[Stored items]
%%

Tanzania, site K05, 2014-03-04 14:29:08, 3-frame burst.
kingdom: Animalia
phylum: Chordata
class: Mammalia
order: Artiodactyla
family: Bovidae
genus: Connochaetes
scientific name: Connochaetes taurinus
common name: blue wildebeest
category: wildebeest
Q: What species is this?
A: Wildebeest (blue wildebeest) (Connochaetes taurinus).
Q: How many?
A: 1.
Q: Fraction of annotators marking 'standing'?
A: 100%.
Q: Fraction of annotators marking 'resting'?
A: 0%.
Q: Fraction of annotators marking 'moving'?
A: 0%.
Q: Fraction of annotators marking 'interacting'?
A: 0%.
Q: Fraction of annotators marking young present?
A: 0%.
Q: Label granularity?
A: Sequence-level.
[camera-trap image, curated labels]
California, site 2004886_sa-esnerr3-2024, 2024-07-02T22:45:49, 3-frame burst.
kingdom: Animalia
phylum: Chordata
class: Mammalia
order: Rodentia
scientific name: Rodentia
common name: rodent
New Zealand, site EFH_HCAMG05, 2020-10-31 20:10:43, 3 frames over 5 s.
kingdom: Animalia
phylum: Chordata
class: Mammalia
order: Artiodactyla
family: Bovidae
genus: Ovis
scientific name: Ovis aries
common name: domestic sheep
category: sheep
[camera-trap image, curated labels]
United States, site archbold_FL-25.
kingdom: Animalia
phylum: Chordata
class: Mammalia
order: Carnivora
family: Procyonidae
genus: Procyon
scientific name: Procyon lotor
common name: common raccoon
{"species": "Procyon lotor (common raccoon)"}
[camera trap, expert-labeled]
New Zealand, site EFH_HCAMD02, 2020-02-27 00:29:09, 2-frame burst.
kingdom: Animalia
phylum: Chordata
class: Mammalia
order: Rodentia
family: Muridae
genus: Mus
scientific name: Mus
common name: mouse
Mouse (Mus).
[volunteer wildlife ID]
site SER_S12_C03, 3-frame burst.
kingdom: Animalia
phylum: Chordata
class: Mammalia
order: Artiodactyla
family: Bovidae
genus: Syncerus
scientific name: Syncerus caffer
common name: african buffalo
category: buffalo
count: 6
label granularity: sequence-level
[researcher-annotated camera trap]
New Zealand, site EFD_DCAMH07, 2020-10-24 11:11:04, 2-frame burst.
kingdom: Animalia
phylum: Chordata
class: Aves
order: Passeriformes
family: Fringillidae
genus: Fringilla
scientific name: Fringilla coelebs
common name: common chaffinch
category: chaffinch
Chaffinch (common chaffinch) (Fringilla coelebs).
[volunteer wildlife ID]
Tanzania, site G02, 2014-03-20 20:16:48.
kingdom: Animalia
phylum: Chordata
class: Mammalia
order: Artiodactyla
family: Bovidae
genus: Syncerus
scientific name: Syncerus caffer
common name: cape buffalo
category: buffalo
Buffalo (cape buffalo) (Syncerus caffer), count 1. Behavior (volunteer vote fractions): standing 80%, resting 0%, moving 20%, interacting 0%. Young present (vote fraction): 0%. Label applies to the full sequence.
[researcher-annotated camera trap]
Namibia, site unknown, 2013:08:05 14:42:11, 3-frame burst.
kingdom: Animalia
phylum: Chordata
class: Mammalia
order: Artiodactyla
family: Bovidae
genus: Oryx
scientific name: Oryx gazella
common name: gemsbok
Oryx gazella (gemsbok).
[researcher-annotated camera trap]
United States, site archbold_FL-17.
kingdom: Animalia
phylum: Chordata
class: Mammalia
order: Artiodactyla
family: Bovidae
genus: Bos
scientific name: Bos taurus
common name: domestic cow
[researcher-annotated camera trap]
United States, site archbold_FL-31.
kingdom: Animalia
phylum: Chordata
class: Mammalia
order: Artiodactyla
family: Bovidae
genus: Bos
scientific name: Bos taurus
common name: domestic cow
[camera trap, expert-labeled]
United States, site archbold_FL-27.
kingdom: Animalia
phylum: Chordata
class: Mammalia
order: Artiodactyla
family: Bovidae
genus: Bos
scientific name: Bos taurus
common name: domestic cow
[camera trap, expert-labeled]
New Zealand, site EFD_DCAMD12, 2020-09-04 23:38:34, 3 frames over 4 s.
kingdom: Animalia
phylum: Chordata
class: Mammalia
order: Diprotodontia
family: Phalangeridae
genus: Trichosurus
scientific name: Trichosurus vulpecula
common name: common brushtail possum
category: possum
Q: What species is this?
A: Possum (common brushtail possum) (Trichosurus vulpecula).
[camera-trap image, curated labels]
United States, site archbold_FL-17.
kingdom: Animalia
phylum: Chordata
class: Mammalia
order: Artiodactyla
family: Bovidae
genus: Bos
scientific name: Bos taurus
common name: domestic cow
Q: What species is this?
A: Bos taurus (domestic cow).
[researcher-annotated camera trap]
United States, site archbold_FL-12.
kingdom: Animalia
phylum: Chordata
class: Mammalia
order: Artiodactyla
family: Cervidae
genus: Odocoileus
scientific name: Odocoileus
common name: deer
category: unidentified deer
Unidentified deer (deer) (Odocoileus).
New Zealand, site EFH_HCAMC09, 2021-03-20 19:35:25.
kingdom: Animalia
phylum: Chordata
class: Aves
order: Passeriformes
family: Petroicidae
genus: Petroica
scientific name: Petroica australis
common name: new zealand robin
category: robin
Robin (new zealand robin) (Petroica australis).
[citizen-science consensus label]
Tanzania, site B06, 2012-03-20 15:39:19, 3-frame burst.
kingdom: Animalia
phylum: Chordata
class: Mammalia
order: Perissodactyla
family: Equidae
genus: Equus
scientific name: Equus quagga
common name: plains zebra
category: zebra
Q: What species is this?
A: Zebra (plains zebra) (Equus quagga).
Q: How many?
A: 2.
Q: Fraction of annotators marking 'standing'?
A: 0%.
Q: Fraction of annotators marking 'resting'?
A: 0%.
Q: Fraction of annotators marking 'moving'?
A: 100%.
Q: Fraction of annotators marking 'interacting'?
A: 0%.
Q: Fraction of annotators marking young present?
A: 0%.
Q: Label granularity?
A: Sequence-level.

%%

*YOUR ASSIGNMENT*: The data above needs to be repeated exactly, line for line.

*WRITTEN SOLUTION*:
Tanzania, site K05, 2014-03-04 14:29:08, 3-frame burst.
kingdom: Animalia
phylum: Chordata
class: Mammalia
order: Artiodactyla
family: Bovidae
genus: Connochaetes
scientific name: Connochaetes taurinus
common name: blue wildebeest
category: wildebeest
Q: What species is this?
A: Wildebeest (blue wildebeest) (Connochaetes taurinus).
Q: How many?
A: 1.
Q: Fraction of annotators marking 'standing'?
A: 100%.
Q: Fraction of annotators marking 'resting'?
A: 0%.
Q: Fraction of annotators marking 'moving'?
A: 0%.
Q: Fraction of annotators marking 'interacting'?
A: 0%.
Q: Fraction of annotators marking young present?
A: 0%.
Q: Label granularity?
A: Sequence-level.
[camera-trap image, curated labels]
California, site 2004886_sa-esnerr3-2024, 2024-07-02T22:45:49, 3-frame burst.
kingdom: Animalia
phylum: Chordata
class: Mammalia
order: Rodentia
scientific name: Rodentia
common name: rodent
New Zealand, site EFH_HCAMG05, 2020-10-31 20:10:43, 3 frames over 5 s.
kingdom: Animalia
phylum: Chordata
class: Mammalia
order: Artiodactyla
family: Bovidae
genus: Ovis
scientific name: Ovis aries
common name: domestic sheep
category: sheep
[camera-trap image, curated labels]
United States, site archbold_FL-25.
kingdom: Animalia
phylum: Chordata
class: Mammalia
order: Carnivora
family: Procyonidae
genus: Procyon
scientific name: Procyon lotor
common name: common raccoon
{"species": "Procyon lotor (common raccoon)"}
[camera trap, expert-labeled]
New Zealand, site EFH_HCAMD02, 2020-02-27 00:29:09, 2-frame burst.
kingdom: Animalia
phylum: Chordata
class: Mammalia
order: Rodentia
family: Muridae
genus: Mus
scientific name: Mus
common name: mouse
Mouse (Mus).
[volunteer wildlife ID]
site SER_S12_C03, 3-frame burst.
kingdom: Animalia
phylum: Chordata
class: Mammalia
order: Artiodactyla
family: Bovidae
genus: Syncerus
scientific name: Syncerus caffer
common name: african buffalo
category: buffalo
count: 6
label granularity: sequence-level
[researcher-annotated camera trap]
New Zealand, site EFD_DCAMH07, 2020-10-24 11:11:04, 2-frame burst.
kingdom: Animalia
phylum: Chordata
class: Aves
order: Passeriformes
family: Fringillidae
genus: Fringilla
scientific name: Fringilla coelebs
common name: common chaffinch
category: chaffinch
Chaffinch (common chaffinch) (Fringilla coelebs).
[volunteer wildlife ID]
Tanzania, site G02, 2014-03-20 20:16:48.
kingdom: Animalia
phylum: Chordata
class: Mammalia
order: Artiodactyla
family: Bovidae
genus: Syncerus
scientific name: Syncerus caffer
common name: cape buffalo
category: buffalo
Buffalo (cape buffalo) (Syncerus caffer), count 1. Behavior (volunteer vote fractions): standing 80%, resting 0%, moving 20%, interacting 0%. Young present (vote fraction): 0%. Label applies to the full sequence.
[researcher-annotated camera trap]
Namibia, site unknown, 2013:08:05 14:42:11, 3-frame burst.
kingdom: Animalia
phylum: Chordata
class: Mammalia
order: Artiodactyla
family: Bovidae
genus: Oryx
scientific name: Oryx gazella
common name: gemsbok
Oryx gazella (gemsbok).
[researcher-annotated camera trap]
United States, site archbold_FL-17.
kingdom: Animalia
phylum: Chordata
class: Mammalia
order: Artiodactyla
family: Bovidae
genus: Bos
scientific name: Bos taurus
common name: domestic cow
[researcher-annotated camera trap]
United States, site archbold_FL-31.
kingdom: Animalia
phylum: Chordata
class: Mammalia
order: Artiodactyla
family: Bovidae
genus: Bos
scientific name: Bos taurus
common name: domestic cow
[camera trap, expert-labeled]
United States, site archbold_FL-27.
kingdom: Animalia
phylum: Chordata
class: Mammalia
order: Artiodactyla
family: Bovidae
genus: Bos
scientific name: Bos taurus
common name: domestic cow
[camera trap, expert-labeled]
New Zealand, site EFD_DCAMD12, 2020-09-04 23:38:34, 3 frames over 4 s.
kingdom: Animalia
phylum: Chordata
class: Mammalia
order: Diprotodontia
family: Phalangeridae
genus: Trichosurus
scientific name: Trichosurus vulpecula
common name: common brushtail possum
category: possum
Q: What species is this?
A: Possum (common brushtail possum) (Trichosurus vulpecula).
[camera-trap image, curated labels]
United States, site archbold_FL-17.
kingdom: Animalia
phylum: Chordata
class: Mammalia
order: Artiodactyla
family: Bovidae
genus: Bos
scientific name: Bos taurus
common name: domestic cow
Q: What species is this?
A: Bos taurus (domestic cow).
[researcher-annotated camera trap]
United States, site archbold_FL-12.
kingdom: Animalia
phylum: Chordata
class: Mammalia
order: Artiodactyla
family: Cervidae
genus: Odocoileus
scientific name: Odocoileus
common name: deer
category: unidentified deer
Unidentified deer (deer) (Odocoileus).
New Zealand, site EFH_HCAMC09, 2021-03-20 19:35:25.
kingdom: Animalia
phylum: Chordata
class: Aves
order: Passeriformes
family: Petroicidae
genus: Petroica
scientific name: Petroica australis
common name: new zealand robin
category: robin
Robin (new zealand robin) (Petroica australis).
[citizen-science consensus label]
Tanzania, site B06, 2012-03-20 15:39:19, 3-frame burst.
kingdom: Animalia
phylum: Chordata
class: Mammalia
order: Perissodactyla
family: Equidae
genus: Equus
scientific name: Equus quagga
common name: plains zebra
category: zebra
Q: What species is this?
A: Zebra (plains zebra) (Equus quagga).
Q: How many?
A: 2.
Q: Fraction of annotators marking 'standing'?
A: 0%.
Q: Fraction of annotators marking 'resting'?
A: 0%.
Q: Fraction of annotators marking 'moving'?
A: 100%.
Q: Fraction of annotators marking 'interacting'?
A: 0%.
Q: Fraction of annotators marking young present?
A: 0%.
Q: Label granularity?
A: Sequence-level.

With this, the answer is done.